Au besoin, il assurera votre prise en charge médicale durant la rétention.

Communication avec l’extérieur

Vous pouvez librement communiquer avec l’extérieur.

Vous pouvez recevoir des visites aux heures prévues par le lieu de rétention.

Vous avez notamment le droit de communiquer avec vos proches et le consulat de votre pays d’origine.

Le centre de rétention doit disposer d’un téléphone en libre accès pour 50 étrangers retenus.

Un téléphone portable personnel pouvant prendre des photos est interdit.

Aide de l’administration

Des agents de l’Ofii présents sur place peuvent vous apporter des informations et vous aider à préparer votre départ (récupération des bagages, formalités administratives, etc.).

Vous pouvez aussi demander aux agents de l’Ofii l’évaluation de votre état de vulnérabilité. Elle peut être complétée par le médecin de l’unité médicale du centre de rétention.

Les résultats de cette évaluation peuvent amener l’agent de l’Ofii et le médecin à formuler un avis concernant l’adaptation des conditions de votre rétention.

Cet avis peut également porter sur votre maintien en rétention s’il est incompatible avec votre état de vulnérabilité.

Aide d’associations

Certaines associations assurent des permanences juridiques dans les lieux de rétention.

Ces associations aident les étrangers durant la procédure d’éloignement.

La présence d’une seule permanence juridique est autorisée par centre ou local de rétention.

D’autres associations peuvent intervenir pour défendre les droits des étrangers ou pour une assistance médicale ou sociale.

Ces associations sont Forum Réfugiés-Cosi et et France Terre d’Asile.

Information

Dès votre arrivée en rétention, vous recevez un document vous rappelant l’ensemble de vos droits.

Ce document doit être traduit par un interprète si vous le demandez.

Appel

Vous pouvez contester l’ordonnance du juge des libertés et de la détention (JLD) devant le 1er président de la cour d’appel.
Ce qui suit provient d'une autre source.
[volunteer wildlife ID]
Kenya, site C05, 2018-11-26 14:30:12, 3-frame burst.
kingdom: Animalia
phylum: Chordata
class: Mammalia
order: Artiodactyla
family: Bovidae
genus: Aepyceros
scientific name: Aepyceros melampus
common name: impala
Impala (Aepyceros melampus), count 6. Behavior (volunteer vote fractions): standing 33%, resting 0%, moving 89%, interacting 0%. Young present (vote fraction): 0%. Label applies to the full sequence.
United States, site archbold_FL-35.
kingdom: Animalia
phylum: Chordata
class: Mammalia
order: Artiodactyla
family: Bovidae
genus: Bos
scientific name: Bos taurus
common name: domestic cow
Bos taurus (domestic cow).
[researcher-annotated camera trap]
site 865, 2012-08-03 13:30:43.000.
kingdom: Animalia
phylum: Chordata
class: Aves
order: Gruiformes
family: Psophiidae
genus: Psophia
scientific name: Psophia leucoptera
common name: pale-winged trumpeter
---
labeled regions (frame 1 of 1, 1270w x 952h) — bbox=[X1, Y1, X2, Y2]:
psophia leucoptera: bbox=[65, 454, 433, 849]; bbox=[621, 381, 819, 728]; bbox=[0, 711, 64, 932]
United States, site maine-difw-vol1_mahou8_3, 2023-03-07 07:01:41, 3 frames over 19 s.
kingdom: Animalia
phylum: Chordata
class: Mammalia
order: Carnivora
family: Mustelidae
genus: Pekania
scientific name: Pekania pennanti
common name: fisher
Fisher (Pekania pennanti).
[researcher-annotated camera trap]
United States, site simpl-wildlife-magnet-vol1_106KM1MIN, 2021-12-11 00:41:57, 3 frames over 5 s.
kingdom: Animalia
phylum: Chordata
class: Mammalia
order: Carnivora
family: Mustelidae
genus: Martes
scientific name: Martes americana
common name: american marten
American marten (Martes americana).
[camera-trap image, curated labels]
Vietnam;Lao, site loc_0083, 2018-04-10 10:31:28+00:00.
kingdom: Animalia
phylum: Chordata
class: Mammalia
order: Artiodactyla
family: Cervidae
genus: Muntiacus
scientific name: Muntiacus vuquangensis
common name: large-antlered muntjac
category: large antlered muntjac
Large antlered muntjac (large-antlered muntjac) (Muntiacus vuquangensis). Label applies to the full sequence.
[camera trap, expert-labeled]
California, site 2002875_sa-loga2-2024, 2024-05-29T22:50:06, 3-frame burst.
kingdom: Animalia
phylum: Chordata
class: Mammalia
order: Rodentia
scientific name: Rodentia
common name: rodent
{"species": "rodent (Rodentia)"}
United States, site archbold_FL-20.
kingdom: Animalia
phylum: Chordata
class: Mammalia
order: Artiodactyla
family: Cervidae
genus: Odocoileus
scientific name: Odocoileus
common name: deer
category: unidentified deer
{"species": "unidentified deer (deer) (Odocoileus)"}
L’appel doit être fait dans un délai de 24 heures après :

  • le prononcé de l’ordonnance (son annonce par le JLD), si vous étiez présent à l’audience,
  • la notification de l’ordonnance, si vous étiez absent.

Le 1er président de la cour d’appel doit statuer dans les 48 heures suivant sa saisine.

L’appel n’est pas suspensif : vous restez en rétention durant la procédure.

Où s’adresser ?

 À noter

vous pouvez aussi saisir le JLD à tout moment pour demander votre libération si de nouvelles circonstances nécessitant la fin de votre rétention apparaissent.

Cassation

L’ordonnance du 1er président de la cour d’appel peut faire l’objet d’un pourvoi en cassation.